Oggi (4 dicembre ndr) i giornali dedicano titoli e commenti in prima pagina a Piero Grasso, indicato come leader del partito di D’Alema e Bersani, di Vendola e Fratoianni, di Pippo Civati e altri residuati di guerre perdute. Sono amico di Piero Grasso, il quale è stato un bravo magistrato, ha retto egregiamente la procura di Palermo. Fu criticato aspramente dalla cordata di magistrati e addetti all’antimafia delle chiacchiere e dei proclami demagogici e velleitari, una cordata che è stata ed è la negazione dell’agire di altri magistrati come Gaetano Costa, Cesare Terranova, Rocco Chinnici, Giovanni Falcone e Paolo Borsellino. Grasso subì polemiche e attacchi anche quando fu nominato Procuratore nazionale antimafia, basta rileggere il Fatto quotidiano che ora applaude Grasso.

   

Ho fatto questa premessa perché considero un errore la scelta fatta dall’ex magistrato, oggi Presidente del Senato. A 73 anni, con quel passato, non si diventa capo effettivo di un partito politico, si presta solo un nome. Un nome speso bene come magistrato, non certo nell’agone politico. Non è la prima volta che Massimo D’Alema si copre con una toga. Lo fece con Di Pietro, e l’esito è stato quel che sappiamo. Considero la scelta di Grasso sbagliata, anche perché considero sbagliata la scissione prima e la divisione ora. Non perché il Pd guidato da Renzi vada bene, soprattutto quando dovrebbe interpretare la storia e la politica del centrosinistra. Tutt’altro. La scissione è stata un errore per più motivi.
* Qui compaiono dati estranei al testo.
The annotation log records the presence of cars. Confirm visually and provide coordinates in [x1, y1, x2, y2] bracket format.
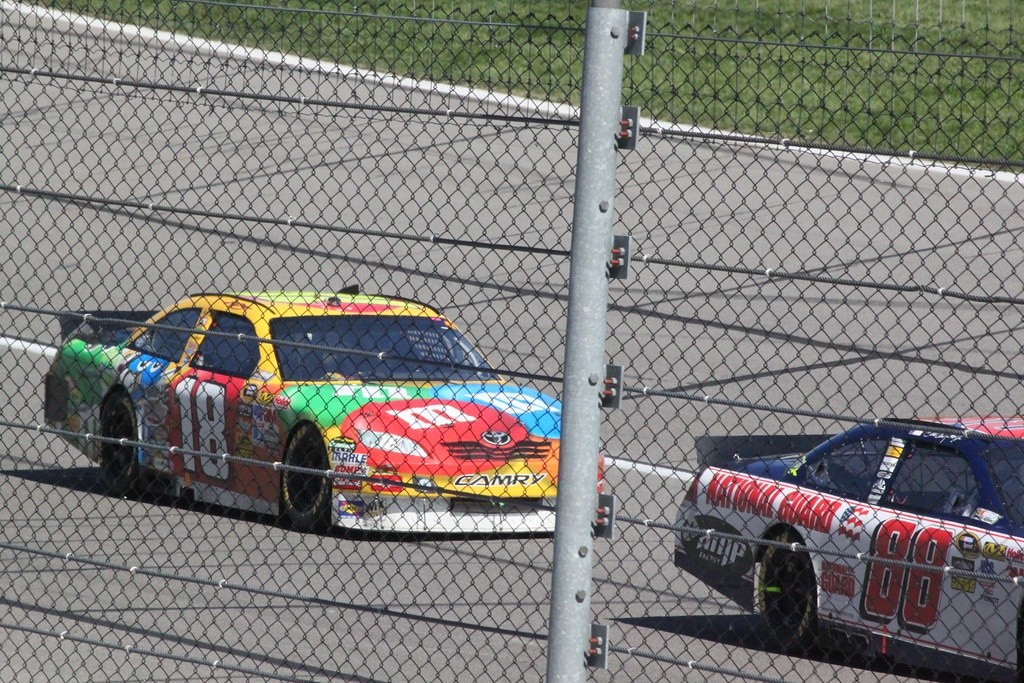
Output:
[674, 418, 1024, 683]
[43, 284, 602, 539]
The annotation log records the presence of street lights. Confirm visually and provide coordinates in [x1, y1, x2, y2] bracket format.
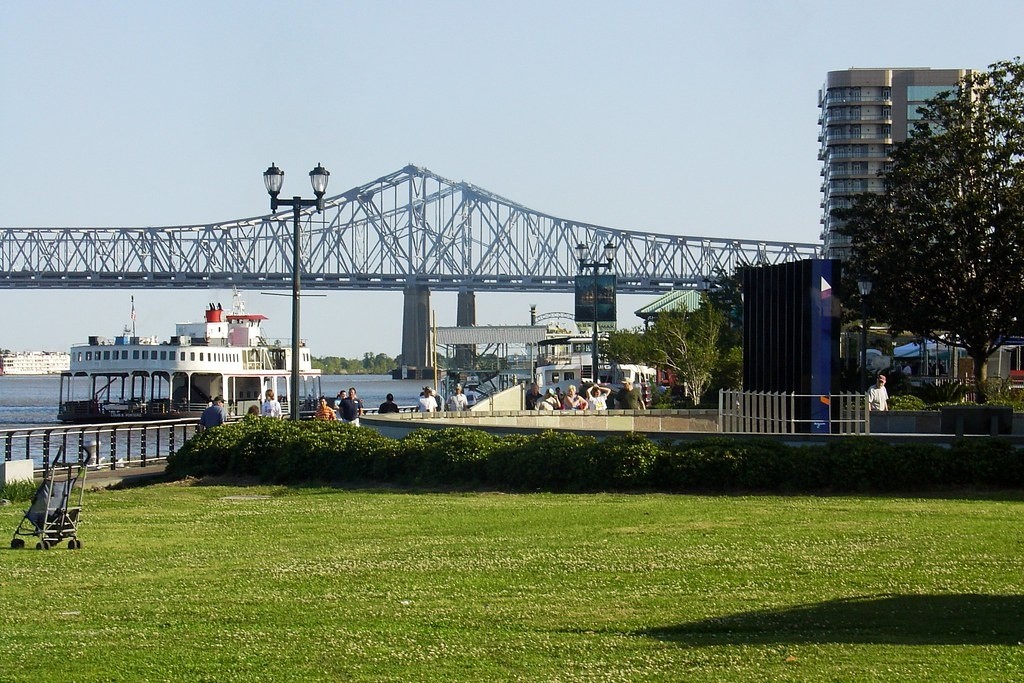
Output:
[262, 161, 330, 421]
[575, 240, 617, 384]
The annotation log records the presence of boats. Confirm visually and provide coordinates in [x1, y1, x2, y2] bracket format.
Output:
[57, 289, 323, 424]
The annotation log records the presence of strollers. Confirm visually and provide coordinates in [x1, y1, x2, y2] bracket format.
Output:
[12, 445, 91, 549]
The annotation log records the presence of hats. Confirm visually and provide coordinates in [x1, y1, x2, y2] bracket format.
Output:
[545, 388, 555, 397]
[621, 376, 632, 384]
[214, 396, 225, 402]
[878, 374, 887, 383]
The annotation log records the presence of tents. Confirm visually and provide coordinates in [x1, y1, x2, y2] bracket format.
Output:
[892, 333, 1024, 378]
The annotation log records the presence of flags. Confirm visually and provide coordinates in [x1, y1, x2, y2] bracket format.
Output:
[131, 302, 137, 320]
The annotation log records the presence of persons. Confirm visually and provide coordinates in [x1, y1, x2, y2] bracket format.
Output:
[104, 396, 187, 416]
[901, 360, 912, 377]
[925, 362, 934, 374]
[378, 393, 399, 414]
[414, 381, 468, 412]
[198, 388, 283, 433]
[933, 359, 945, 373]
[315, 387, 363, 428]
[526, 375, 666, 410]
[865, 375, 889, 411]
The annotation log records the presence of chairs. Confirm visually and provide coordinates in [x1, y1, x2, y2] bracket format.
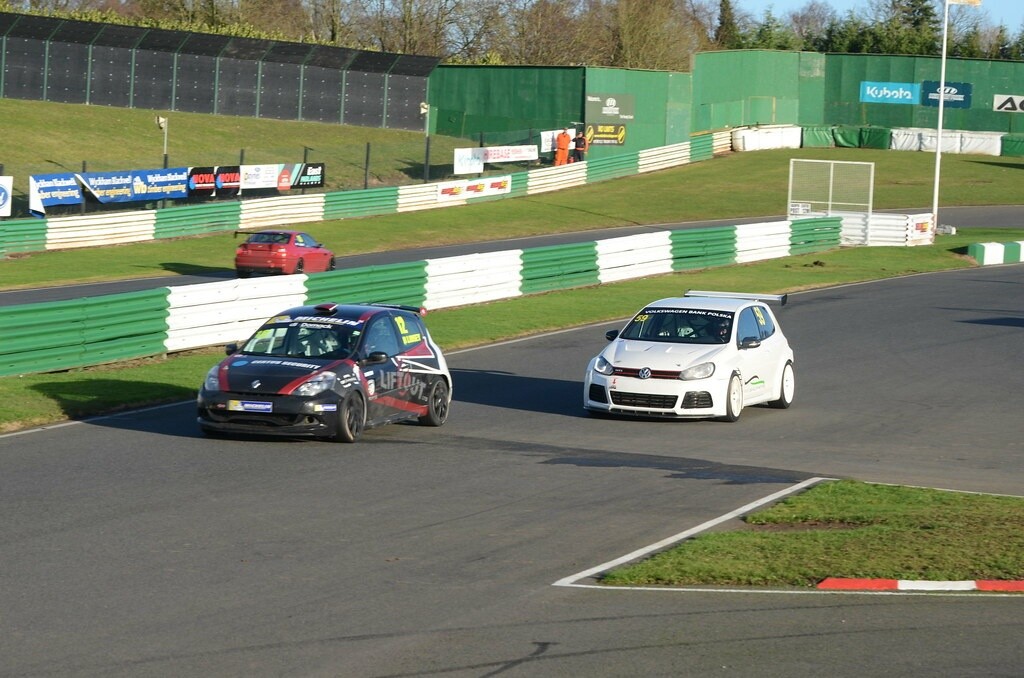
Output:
[657, 315, 697, 339]
[305, 329, 334, 357]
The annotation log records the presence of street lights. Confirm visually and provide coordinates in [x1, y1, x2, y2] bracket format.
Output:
[419, 101, 431, 184]
[154, 116, 169, 210]
[931, 1, 983, 237]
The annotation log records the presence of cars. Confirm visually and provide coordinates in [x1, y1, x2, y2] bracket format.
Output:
[195, 302, 453, 447]
[233, 229, 337, 276]
[583, 289, 796, 424]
Si è consumata quando Renzi aveva subito sconfitte e aveva una contestazione aperta nel suo partito, come quella di Orlando e altri. E la divisione è un errore ora, quando sono ormai in campo possibili candidature alla guida di un governo di centrosinistra, come Gentiloni. C’è anche un fatto di questi giorni che conferma quel che dico. Se ho capito bene, ci sarà una coalizione di centrosinistra, con una lista di Bonino e altri, e una di Pisapia e altri. E se il Pd da solo alle elezioni non era competitivo, la coalizione potrebbe diventarlo. Tanti elettori che giustamente temevano un successo della destra di Berlusconi e Salvini o dei grillini, ma erano riluttanti a votare il Pd di Renzi, potranno ora sostenere le altre liste di centrosinistra. Leggo che D’Alema ha detto che forse con Grasso leader possono arrivare al dieci per cento. Non so se sarà così. Una cosa è certa. Il partito del leader Grasso non compete per il governo, e data la sua eterogeneità (tra sinistra riformista e sinistra estrema) non sarà nemmeno in grado di svolgere il suo ruolo di opposizione fondato su un progetto politico condiviso e condivisibile.

  

Infine, so bene, e l’ho scritto più volte, che nella scissione e anche nella scelta di Grasso si legge pure una responsabilità di Renzi e del suo entourage. Ma la reazione è sbagliata anche per questo. Non era difficile capire che la rottura non dispiaceva proprio a Renzi.